Para piorar, os livros de Chico Xavier são receituários moralistas retrógrados e medievais. O medievalismo invade os instintos dos brasileiros que pensam que isso é progressismo ou futurismo, por acharem que, supostamente, se tratam de valores "acima dos tempos". Só que esses valores, fundamentados na Teologia do Sofrimento e num pacote ideológico que envolve trabalho servil (análogo ao da escravidão) e "cura gay", são ainda piores porque publicados em 400 e tantas obras.

A Doutrina Espírita original, através de O Livro dos Médiuns, sempre alerta para espíritos inferiores que são "escrevinhadores", como alerta o Capítulo 23 - Da Obsessão, no item 247:

"247. Os Espíritos sistemáticos são quase sempre escrevinhadores. É por isso que procuram os médiuns que escrevem com facilidade, tratando de fazê-los seus instrumentos dóceis e sobretudo entusiastas, por meio da fascinação. Esses Espíritos são geralmente verbosos, muito prolixos, procurando compensar pela quantidade a falta de qualidade. Gostam de ditar aos seus intérpretes volumosos escritos, indigestos e muitas vezes pouco inteligíveis, que trazem felizmente como contraveneno a impossibilidade material de ser lidos pelas massas. Os Espíritos realmente superiores são sóbrios nas palavras, dizem muita coisa em poucas linhas, de maneira que essa fecundidade prodigiosa deve ser sempre considerada suspeita".

Até parece que Allan Kardec já imaginava da ameaça representada por Chico Xavier, que tratava temas como "amor" e "fraternidade" de maneira prolixa, com linguagem forçadamente erudita e complicada, verbosa, solene e rebuscada. Os 400 e tantos livros - fala-se de quase 500! - compensam pela quantidade a falta de qualidade, representando volumosos escritos, mesmo aqueles que possuem um número modesto de páginas (para custar barato e vender mais).

Oportunista, Chico Xavier criava, com a ajuda de dirigentes da FEB, arremedos de estilos diversos: romances, obras "científicas", livros "infantis", obras claramente igrejistas, "reportagens" etc. Tudo para atingir os mais diversos públicos, não pelo objetivo de trazer a "boa nova", ainda mais pregando valores medievais, mas para render muito dinheiro e garantir prestígio e protagonismo do "médium".

Os espíritos superiores não lançariam essa quantidade enorme de livros, produzidos de maneira "industrial". Eles se limitariam a poucos livros, se querem uma explicação mais pormenorizada dos fenômenos espíritas. A bibliografia de Allan Kardec é pequena, e mesmo a obra publicada após seu falecimento foi apenas um único livro, intitulado simplesmente Obras Póstumas.

## Dados fornecidos
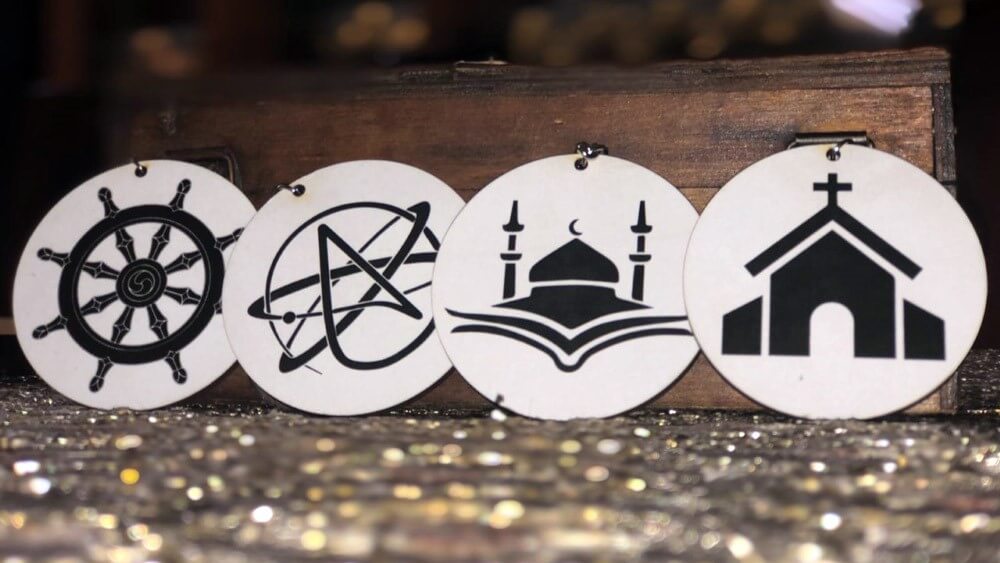 Symbole für Christentum, Buddhismus, Atheismus und Islam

## Instrução 1
Reescreva a parte do texto sobre Chico Xavier começando em "Até parece que" e terminando em "e vender mais).", atualizando "prolixa" para "extensa".
## Instrução 2
Dê sequência ao texto sobre Chico Xavier e a obra de Allan Kardec a partir do ponto em que ele termina.

## Resposta escrita 1
Até parece que Allan Kardec já imaginava da ameaça representada por Chico Xavier, que tratava temas como "amor" e "fraternidade" de maneira extensa, com linguagem forçadamente erudita e complicada, verbosa, solene e rebuscada. Os 400 e tantos livros - fala-se de quase 500! - compensam pela quantidade a falta de qualidade, representando volumosos escritos, mesmo aqueles que possuem um número modesto de páginas (para custar barato e vender mais).

## Resposta escrita 2
FEB SUSTENTAVA CHICO XAVIER. DEPOIS DA "MEDIUNIDADE", ELE NUNCA MAIS FOI POBRE

Chico Xavier só foi pobre na infância e na adolescência, até a primeira edição de Parnaso de Além-Túmulo, com seu apelo ao mesmo tempo fraudulento e sensacionalista - a alegação de que o livro traria "mensagens inéditas" de "espíritos de grandes escritores". Isso num Brasil agrário, com a maioria da população analfabeta, rural e provinciano, mal tendo condições de entrar em contato com o mundo, quanto mais conhecer a paranormalidade, o ato de "entrar em contato com os mortos"!

E aí vemos como o ditado "é bom demais para ser verdade" foi esquecido diante da trajetória arrivista de Chico Xavier, que subia os degraus de sua ascensão pessoal, ganhando uma blindagem de fazer inveja a qualquer político do PSDB - nem Aécio Neves, outro seguidor de Chico Xavier, que o tucano visitou no final da vida, exercendo, no contato, sintonia e identificação mútuas - e passava por cima de qualquer escândalo, usando a religião como "carteirada".

Há um erro em dizer que Chico Xavier preferiu permanecer pobre. Se ele rejeitou receber os lucros de seus livros, foi uma simples recusa de cachê, que todo famoso extravagante também seria capaz de fazer. Chico Xavier não tocava em dinheiro, mas a "Federação Espírita Brasileira" e a "União Espírita Mineira" o sustentavam nos mesmos padrões que, descontado o aparato de luxo, equivalem aos dos membros da realeza britânica.

Ele tinha regalias, tinha privilégios e já vimos uma foto na qual ele expunha sua "superioridade" em relação ao povo pobre, em relação de profunda subordinação hierárquica destes com o "médium". Nesta imagem, o "médium" aparece com semblante de mal-disfarçada satisfação, enquanto senhoras humildes e deprimidas vão em fila para a cerimônia do beija-mão, um ritual que, aliás, era típico da Idade Média. A imagem contrasta também com a de Lula, descrita no referente texto nosso.

Quanto à venda dos livros e a recusa do cachê, diz o ditado que "não existe almoço grátis". Não será o "espiritismo" brasileiro a exceção para um entusiasmo maior do que o normal com os lucros e arrecadações das atividades "espíritas", como donativos, pagamentos de carnês e vendas de livros "mediúnicos" ou "de estudo doutrinário". Ninguém fica eufórico porque o dinheiro que chega aos montes será realmente destinado aos pobrezinhos.

Os próprios "espíritas" se contradizem, quando ao mesmo tempo admitem que a religião é "imperfeita" e "comete falhas", mas consentem, como suposta unanimidade, que o "entusiasmo pelo uso de grandes somas de dinheiro para a caridade" é possível. Mas isso não é da natureza psicológica de pessoa alguma e o verdadeiro caridoso, quando doa uma considerável soma financeira para os mais necessitados, apenas sente uma pequena satisfação e não toca mais no assunto, a não ser quando a situação permite.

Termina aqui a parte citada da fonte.